Summary
Verizon Communications Inc. (VZ) filed an 8-K on February 1, 2006, providing investors with a crucial update on its fiber-to-the-premises (FiOS) deployment strategy and a significant corporate financing structure change. The company announced that the earnings dilution from its FiOS investments is expected to increase in 2006, projected to be 25-30 cents per share, but importantly, 2006 is anticipated to be the peak year for this dilution. This suggests that the heavy investment phase for FiOS may be nearing its end, with future years potentially showing less impact on earnings. Furthermore, Verizon is simplifying its financing structure by merging its wholly-owned financing subsidiary, Verizon Global Funding Corp., into the parent company. Concurrently, it plans to discontinue issuing commercial paper through another subsidiary, Verizon Network Funding, by the end of Q1 2006. These actions indicate a move towards greater financial efficiency and potentially reduced administrative complexity, which could be viewed positively by investors concerned with operational streamlining.
Key Highlights
- 12006 expected to be the peak year for earnings dilution from Verizon's FiOS deployment.

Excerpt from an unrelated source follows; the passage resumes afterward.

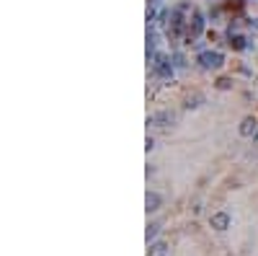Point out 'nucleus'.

- 2Earnings dilution from FiOS in 2006 is projected to be approximately 25-30 cents per share.
- 3FiOS deployment costs decreased by approximately 30% in 2005.
- 4Further reduction in FiOS deployment costs of 15-20% is expected in 2006.
- 5Verizon is merging its financing subsidiary, Verizon Global Funding Corp., into the parent company.
- 6Verizon will discontinue issuing commercial paper through Verizon Network Funding by the end of Q1 2006.